With our economy chugging along, although at a slower pace than we’d like, its rather remarkable that the American auto giants are actually still around, considering that just two years ago, the Detroit Big Three were facing bankruptcy.
Author Paul Ingrassia dives into the complexities of how the auto giants ended up in these circumstances, especially a company like General Motors, who in 1955 had become the world’s first company to earn more than $1 billion in a single year.
“That General Motors could go bankrupt seemed as unlikely as, say, America’s banks going broke or a black man being elected as president of the United States” writes Ingrassia.
Of course. we saw both failures as well as the historic breakthrough with Barack Obama’s presidential victory.
Starting out with a timeline of events, Ingrassia described how the launch of the Model T by Henry Ford in 1908, and his perfection of the moving assembly line in 1913 essentially birthed the American middle class with mass production applications popping up outside of the automotive industry. This was also arguably the birth of America’s love affair with the automobile.

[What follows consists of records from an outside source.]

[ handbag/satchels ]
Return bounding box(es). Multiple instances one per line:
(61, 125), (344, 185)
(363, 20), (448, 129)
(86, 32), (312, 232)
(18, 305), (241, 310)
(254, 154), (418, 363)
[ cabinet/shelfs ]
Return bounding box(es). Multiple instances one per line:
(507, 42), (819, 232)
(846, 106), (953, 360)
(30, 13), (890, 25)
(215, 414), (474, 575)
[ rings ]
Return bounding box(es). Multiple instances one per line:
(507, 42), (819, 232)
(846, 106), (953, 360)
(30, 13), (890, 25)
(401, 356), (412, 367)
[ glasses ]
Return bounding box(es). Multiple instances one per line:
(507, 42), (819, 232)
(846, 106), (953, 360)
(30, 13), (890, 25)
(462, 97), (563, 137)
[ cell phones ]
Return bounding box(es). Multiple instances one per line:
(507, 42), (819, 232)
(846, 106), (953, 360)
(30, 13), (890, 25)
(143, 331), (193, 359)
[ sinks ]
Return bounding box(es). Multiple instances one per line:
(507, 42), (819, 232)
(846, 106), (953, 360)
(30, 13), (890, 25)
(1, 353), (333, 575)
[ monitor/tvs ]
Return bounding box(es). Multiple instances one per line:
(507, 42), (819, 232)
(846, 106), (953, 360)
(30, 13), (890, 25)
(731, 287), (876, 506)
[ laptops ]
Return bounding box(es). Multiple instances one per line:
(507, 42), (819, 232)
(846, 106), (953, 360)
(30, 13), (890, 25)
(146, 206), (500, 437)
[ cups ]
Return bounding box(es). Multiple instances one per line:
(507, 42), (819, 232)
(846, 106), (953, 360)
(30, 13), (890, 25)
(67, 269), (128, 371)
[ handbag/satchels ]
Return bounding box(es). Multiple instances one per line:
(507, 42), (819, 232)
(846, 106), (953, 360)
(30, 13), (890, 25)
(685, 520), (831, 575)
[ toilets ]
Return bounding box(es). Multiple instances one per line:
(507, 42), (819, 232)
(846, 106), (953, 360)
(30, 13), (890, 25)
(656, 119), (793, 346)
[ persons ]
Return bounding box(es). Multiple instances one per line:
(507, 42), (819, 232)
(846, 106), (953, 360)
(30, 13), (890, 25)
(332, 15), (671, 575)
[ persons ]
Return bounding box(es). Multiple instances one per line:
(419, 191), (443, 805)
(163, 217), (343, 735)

This love affair only heightened with the introduction of the tailfin era in 1955 and the muscle cars of the 60’s, which inspired films like American Graffiti, not to mention countless rock and roll hits such as The Beach Boys hit Little Deuce Coupe.
America’s bank bailouts ended up costing almost eight times more than rescuing the Detroit Three, but as with most love affairs, the emotional impact was nowhere near as deep.
Ingrassia’s book describes a situation that was so avoidable, including blind-sighted management, a ‘board of bystanders’ and a union movement that lost site of reality.